- [Text shown]:
== Segment start ==
The Sssssssurvey Sssssssaysssss
Submitted by Atlas Indicators Investment Advisors on October 31st, 2022
Family Feud is a gameshow which started in 1976 and aired through 1985. After a few years hiatus, it returned in 1988, only to end again in 1995. Then as the last century came to a close, it managed to make another comeback, one which has lasted through today. It pits two families against each other, competing to determine answers to survey questions previously asked to a group of 100 people. Talented hosts and strategically-cast families add to the fun of the actual game.
While it is unclear who hosted, the U.S. Treasury Department has been doing some surveying of its own lately. Instead of 100 random people, they’ve been calling the 25 primary dealers who channel newly issued government debt to the marketplace. Generally, a normal quarterly survey, this time they are asking a new question. The Treasury Department wants to know how it should structure buying back its own debt. Why are they asking this? Liquidity.
Since the start of the pandemic, the Federal Reserve has boosted the money supply via an operation know as quantitative easing by purchasing bonds. This new demand raised bond prices, causing interest rates to fall. Now, they are reversing this course via bond selling (i.e., quantitative tightening), resulting in rates climbing to levels not seen in decades. Bond prices can fall quickly if there aren’t enough buyers and the biggest, buyer, the Federal Reserve itself, has become a net seller lately. As part of their new effort to combat inflation, the Federal Reserve now sells about $60 billion in treasury securities each month with the intention of pulling excess cash out of the economy. This time last year, they were buying them.
== Segment end ==
- [Listed records]:
== Segment start ==
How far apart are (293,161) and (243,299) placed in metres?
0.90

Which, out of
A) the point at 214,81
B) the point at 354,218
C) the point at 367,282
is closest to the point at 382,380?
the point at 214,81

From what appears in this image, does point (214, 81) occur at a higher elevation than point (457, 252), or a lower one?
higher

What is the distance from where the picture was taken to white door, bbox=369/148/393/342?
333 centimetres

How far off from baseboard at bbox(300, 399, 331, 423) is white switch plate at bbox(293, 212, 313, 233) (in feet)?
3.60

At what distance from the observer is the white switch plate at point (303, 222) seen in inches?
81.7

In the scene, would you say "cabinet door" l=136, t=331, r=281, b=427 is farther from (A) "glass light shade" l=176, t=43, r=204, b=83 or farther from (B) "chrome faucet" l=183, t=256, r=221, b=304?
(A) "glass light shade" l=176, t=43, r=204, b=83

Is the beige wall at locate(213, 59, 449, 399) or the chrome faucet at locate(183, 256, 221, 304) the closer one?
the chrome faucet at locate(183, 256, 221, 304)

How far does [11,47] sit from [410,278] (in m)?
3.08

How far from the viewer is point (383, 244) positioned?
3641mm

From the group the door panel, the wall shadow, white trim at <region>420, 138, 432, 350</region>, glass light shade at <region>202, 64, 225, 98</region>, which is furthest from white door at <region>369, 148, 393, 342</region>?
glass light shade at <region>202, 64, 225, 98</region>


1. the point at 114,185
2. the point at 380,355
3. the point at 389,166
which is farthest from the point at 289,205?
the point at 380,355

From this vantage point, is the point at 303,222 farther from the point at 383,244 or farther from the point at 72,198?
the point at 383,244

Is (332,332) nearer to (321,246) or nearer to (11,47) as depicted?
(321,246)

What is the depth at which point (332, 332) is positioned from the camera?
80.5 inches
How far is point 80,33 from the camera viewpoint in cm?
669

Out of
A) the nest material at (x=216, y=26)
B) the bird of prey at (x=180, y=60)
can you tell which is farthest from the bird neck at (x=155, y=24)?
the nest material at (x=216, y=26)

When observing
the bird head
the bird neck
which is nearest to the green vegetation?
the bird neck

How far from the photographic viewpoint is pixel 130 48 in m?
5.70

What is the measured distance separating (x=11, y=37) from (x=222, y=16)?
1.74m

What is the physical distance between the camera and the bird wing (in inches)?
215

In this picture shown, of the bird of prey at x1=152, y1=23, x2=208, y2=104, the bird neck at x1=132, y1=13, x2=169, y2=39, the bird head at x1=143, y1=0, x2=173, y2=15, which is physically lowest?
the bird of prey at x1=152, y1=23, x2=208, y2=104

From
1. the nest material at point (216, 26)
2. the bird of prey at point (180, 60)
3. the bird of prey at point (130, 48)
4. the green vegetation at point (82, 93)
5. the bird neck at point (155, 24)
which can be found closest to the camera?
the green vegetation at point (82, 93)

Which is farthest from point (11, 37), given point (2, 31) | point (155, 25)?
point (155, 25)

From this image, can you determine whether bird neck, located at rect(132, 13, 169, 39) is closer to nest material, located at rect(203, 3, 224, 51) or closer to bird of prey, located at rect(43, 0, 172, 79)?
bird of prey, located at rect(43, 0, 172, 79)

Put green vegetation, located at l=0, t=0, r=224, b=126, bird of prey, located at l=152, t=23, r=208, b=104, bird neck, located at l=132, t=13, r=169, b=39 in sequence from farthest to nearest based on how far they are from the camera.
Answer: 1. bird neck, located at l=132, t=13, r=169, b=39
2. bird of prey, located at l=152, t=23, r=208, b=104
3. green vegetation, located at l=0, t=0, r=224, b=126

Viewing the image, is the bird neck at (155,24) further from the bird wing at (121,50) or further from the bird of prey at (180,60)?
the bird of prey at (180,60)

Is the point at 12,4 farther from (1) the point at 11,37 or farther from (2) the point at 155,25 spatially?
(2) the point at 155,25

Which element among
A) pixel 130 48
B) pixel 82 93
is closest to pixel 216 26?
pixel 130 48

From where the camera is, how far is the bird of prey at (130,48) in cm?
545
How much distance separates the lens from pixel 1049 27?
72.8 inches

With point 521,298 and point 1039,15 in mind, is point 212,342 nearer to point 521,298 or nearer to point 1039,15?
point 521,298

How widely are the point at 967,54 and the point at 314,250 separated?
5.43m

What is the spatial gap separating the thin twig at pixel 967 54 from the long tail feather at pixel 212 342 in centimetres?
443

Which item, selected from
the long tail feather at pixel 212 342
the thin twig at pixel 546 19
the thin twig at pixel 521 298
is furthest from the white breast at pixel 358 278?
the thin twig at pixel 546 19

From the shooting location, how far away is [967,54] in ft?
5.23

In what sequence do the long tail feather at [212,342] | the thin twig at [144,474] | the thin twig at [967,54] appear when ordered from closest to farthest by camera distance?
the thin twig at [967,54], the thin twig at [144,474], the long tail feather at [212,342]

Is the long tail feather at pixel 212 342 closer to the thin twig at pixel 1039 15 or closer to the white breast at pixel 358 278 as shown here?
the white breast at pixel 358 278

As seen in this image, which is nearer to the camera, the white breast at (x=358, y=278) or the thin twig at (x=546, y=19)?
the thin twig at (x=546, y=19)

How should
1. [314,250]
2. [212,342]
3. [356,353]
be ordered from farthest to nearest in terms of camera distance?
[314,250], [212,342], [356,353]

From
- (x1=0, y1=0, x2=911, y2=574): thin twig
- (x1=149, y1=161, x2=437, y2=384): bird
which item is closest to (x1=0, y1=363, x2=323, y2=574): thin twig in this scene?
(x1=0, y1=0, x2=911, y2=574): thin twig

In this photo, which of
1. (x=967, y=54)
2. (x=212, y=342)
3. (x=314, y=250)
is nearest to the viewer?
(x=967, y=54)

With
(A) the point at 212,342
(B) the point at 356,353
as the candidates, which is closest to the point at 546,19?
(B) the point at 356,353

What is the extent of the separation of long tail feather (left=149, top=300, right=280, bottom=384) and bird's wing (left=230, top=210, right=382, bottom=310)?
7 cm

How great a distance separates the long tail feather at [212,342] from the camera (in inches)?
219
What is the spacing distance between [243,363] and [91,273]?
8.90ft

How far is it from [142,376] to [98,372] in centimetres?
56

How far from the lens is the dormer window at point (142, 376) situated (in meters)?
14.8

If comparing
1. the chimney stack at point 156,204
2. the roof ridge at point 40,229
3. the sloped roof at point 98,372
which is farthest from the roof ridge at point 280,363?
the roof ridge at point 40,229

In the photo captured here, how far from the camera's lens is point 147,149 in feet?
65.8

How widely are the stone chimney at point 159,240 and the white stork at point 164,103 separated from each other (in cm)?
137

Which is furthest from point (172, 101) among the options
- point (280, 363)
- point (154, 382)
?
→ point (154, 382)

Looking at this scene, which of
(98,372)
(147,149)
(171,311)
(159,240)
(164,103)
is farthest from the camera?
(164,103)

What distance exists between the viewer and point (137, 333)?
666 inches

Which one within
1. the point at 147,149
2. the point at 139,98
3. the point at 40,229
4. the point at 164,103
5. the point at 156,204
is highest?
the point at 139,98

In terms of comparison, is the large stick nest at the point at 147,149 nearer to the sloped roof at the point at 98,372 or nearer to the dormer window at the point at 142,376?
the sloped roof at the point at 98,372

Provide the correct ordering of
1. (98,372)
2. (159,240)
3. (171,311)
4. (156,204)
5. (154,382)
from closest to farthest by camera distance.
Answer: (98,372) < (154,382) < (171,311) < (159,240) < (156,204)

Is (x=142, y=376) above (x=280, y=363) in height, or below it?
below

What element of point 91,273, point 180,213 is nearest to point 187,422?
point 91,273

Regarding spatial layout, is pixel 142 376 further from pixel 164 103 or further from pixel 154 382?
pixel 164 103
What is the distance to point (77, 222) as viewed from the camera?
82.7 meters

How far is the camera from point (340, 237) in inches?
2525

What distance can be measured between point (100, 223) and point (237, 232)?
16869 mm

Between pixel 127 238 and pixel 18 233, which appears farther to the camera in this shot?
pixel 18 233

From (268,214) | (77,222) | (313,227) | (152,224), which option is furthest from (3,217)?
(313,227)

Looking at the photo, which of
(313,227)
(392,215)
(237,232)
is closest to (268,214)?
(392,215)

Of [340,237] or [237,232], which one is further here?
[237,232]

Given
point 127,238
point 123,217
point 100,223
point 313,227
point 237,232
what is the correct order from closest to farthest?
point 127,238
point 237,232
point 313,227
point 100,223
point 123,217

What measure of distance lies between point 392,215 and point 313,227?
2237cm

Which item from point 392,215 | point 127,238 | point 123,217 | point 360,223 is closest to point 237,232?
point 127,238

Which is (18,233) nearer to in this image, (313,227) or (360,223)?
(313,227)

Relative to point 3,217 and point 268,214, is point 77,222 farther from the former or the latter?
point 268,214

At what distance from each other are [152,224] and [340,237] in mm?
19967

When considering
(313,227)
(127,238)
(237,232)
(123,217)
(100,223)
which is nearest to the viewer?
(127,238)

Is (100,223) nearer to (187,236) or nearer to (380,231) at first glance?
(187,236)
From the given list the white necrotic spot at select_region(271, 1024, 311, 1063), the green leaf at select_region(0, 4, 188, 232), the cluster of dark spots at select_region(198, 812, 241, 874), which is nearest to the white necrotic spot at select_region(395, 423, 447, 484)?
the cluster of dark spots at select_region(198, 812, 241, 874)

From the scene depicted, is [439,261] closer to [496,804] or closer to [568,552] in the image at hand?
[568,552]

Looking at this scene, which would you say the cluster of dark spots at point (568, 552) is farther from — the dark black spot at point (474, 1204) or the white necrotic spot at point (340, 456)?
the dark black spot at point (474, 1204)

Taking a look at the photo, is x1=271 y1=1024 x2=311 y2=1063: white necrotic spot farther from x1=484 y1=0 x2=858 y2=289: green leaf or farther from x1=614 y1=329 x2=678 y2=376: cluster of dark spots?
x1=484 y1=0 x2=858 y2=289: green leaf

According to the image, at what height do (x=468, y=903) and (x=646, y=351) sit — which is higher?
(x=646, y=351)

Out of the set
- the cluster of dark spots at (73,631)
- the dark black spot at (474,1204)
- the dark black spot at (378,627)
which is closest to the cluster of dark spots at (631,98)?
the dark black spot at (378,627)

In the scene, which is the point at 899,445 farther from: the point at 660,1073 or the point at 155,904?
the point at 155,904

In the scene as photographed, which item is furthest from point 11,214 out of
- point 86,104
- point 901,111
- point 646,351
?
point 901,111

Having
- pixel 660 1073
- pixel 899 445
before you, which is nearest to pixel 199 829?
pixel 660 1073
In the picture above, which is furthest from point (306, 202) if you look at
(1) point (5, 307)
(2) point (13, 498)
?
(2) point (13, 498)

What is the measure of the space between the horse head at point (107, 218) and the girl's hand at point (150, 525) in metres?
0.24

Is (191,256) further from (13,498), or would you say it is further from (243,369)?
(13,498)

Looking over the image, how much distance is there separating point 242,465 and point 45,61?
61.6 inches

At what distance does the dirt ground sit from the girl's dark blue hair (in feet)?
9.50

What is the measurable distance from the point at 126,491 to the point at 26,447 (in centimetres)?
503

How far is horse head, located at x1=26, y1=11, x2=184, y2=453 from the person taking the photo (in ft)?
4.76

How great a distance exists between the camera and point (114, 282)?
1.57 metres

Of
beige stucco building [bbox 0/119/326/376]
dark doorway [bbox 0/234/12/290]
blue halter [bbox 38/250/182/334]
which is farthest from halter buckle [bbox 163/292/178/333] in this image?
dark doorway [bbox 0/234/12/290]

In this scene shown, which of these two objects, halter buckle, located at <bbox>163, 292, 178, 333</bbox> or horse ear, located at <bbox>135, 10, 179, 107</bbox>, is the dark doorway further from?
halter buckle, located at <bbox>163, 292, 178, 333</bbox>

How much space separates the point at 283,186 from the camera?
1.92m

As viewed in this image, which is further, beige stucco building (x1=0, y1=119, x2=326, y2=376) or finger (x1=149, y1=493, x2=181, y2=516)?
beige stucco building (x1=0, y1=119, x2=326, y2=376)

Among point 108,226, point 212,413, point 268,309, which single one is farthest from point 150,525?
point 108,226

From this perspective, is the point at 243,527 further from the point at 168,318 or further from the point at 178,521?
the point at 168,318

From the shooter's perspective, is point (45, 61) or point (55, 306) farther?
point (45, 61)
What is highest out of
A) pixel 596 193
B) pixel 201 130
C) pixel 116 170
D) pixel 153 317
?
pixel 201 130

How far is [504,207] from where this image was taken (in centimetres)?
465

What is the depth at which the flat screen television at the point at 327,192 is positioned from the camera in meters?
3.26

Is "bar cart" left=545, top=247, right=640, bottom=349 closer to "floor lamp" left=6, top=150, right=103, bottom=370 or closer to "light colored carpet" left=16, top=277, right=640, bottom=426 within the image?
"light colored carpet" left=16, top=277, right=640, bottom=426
== Segment end ==
- [Exercises]:
1. In the text about the Treasury survey, retype the passage starting at "Since the start" and ending at "were buying them.".
2. Using the text about the Treasury survey, explain why the Federal Reserve now sells about $60 billion in treasury securities each month.
The material is not needed here.

- [Answers to the problems]:
1.
Since the start of the pandemic, the Federal Reserve has boosted the money supply via an operation know as quantitative easing by purchasing bonds. This new demand raised bond prices, causing interest rates to fall. Now, they are reversing this course via bond selling (i.e., quantitative tightening), resulting in rates climbing to levels not seen in decades. Bond prices can fall quickly if there aren’t enough buyers and the biggest, buyer, the Federal Reserve itself, has become a net seller lately. As part of their new effort to combat inflation, the Federal Reserve now sells about $60 billion in treasury securities each month with the intention of pulling excess cash out of the economy. This time last year, they were buying them.

2. The sales are part of the Federal Reserve's new effort to combat inflation. It sells the securities with the intention of pulling excess cash out of the economy.